### WORK INSTRUCTIONS
Lay out the part of the rows below that opens with the line containing "How far apart" and runs through the end of the rows as a JSON list of strings, one string per line, with blank lines omitted. Leave the pictures out of the list.

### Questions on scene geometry
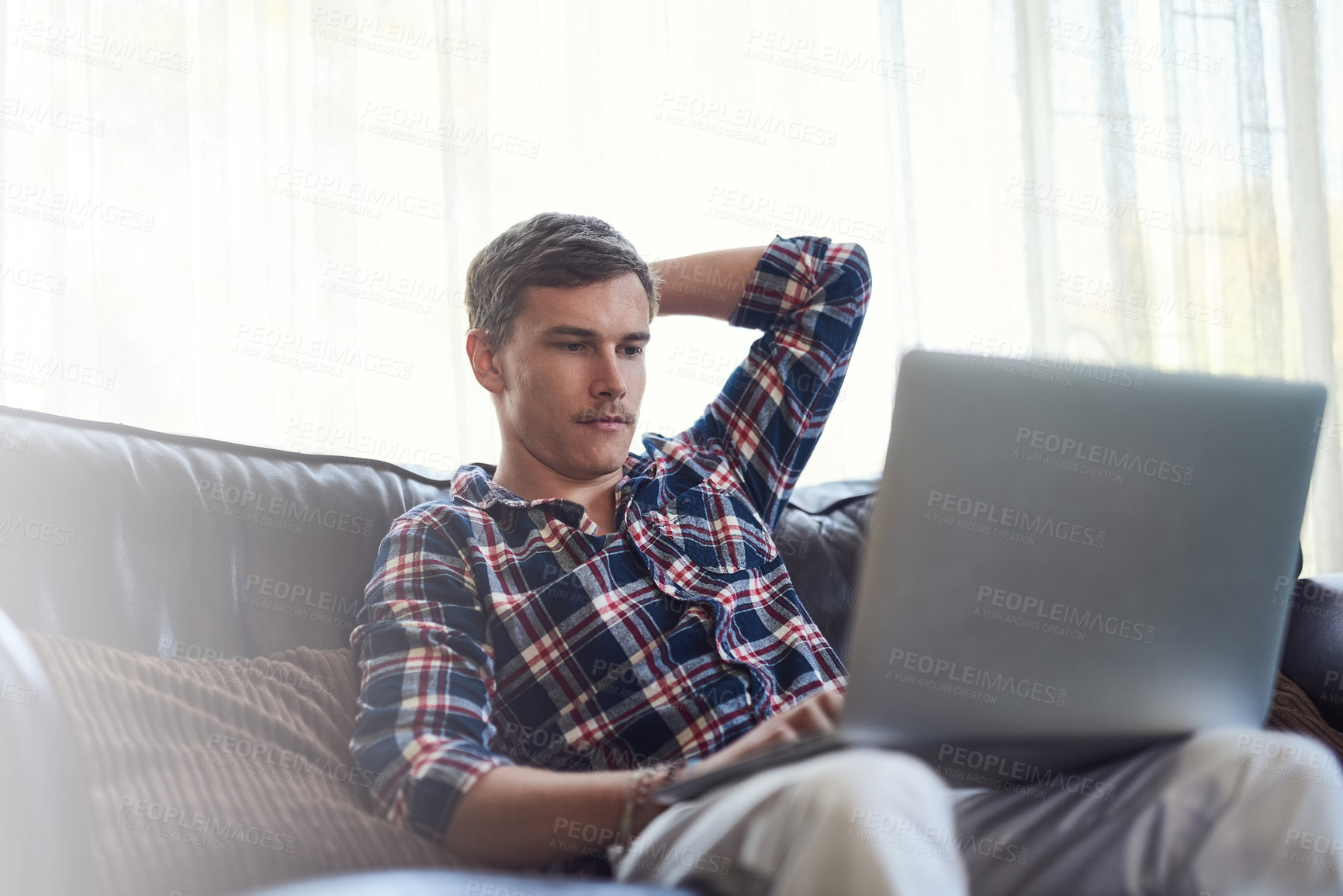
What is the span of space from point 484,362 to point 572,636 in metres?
0.47

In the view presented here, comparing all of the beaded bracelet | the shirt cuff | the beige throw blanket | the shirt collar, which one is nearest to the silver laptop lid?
the beaded bracelet

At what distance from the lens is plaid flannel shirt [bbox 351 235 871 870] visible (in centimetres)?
95

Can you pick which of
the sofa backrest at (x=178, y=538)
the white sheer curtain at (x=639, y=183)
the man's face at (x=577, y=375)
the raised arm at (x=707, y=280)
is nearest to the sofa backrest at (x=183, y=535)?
the sofa backrest at (x=178, y=538)

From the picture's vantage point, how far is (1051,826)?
79cm

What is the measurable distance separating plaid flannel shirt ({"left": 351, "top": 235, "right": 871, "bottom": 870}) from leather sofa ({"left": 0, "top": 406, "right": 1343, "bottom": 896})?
0.50 feet

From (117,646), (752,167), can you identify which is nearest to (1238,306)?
(752,167)

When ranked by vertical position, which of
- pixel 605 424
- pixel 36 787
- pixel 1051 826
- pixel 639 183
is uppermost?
pixel 639 183

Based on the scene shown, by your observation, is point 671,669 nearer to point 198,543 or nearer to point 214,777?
point 214,777

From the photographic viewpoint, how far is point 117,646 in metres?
1.11

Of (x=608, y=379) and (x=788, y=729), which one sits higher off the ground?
(x=608, y=379)

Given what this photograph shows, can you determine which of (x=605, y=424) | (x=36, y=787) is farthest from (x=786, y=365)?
(x=36, y=787)

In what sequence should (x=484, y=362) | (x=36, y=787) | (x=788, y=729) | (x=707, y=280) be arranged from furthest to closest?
(x=707, y=280)
(x=484, y=362)
(x=788, y=729)
(x=36, y=787)

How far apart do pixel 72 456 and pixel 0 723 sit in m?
0.62

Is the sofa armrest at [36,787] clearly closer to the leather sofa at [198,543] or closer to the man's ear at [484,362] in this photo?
the leather sofa at [198,543]
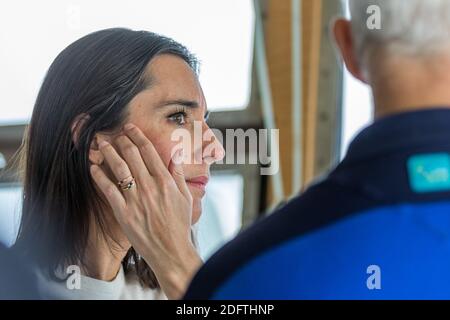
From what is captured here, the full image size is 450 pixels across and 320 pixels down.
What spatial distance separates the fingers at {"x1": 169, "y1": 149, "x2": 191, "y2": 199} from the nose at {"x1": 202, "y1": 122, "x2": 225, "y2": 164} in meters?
0.05

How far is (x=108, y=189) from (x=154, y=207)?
0.10m

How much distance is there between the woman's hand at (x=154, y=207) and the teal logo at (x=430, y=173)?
19.1 inches

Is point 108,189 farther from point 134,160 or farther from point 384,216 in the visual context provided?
point 384,216

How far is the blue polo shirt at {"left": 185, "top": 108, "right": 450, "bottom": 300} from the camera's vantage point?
647mm

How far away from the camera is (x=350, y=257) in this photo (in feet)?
2.17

### FINAL RESULT
[
  "How far apart do pixel 72 456 and pixel 0 723 sit in m?",
  "0.62",
  "Is the sofa armrest at [36,787] clearly closer to the leather sofa at [198,543] or closer to the man's ear at [484,362] in this photo?",
  "the leather sofa at [198,543]",
  "From what is captured here, the full image size is 450 pixels across and 320 pixels down.",
  "What spatial distance separates the fingers at {\"x1\": 169, \"y1\": 149, \"x2\": 191, \"y2\": 199} from the nose at {\"x1\": 202, \"y1\": 122, \"x2\": 225, \"y2\": 164} in meters?",
  "0.05",
  "How far is (x=108, y=189) from (x=154, y=207)?",
  "0.10m",
  "How much distance is there between the woman's hand at (x=154, y=207) and the teal logo at (x=430, y=173)?",
  "19.1 inches",
  "Is point 108,189 farther from point 134,160 or farther from point 384,216 in the visual context provided?",
  "point 384,216",
  "How far is the blue polo shirt at {\"left\": 185, \"top\": 108, \"right\": 450, \"bottom\": 300} from the camera's vantage point?",
  "647mm",
  "How far away from the camera is (x=350, y=257) in this photo (in feet)?",
  "2.17"
]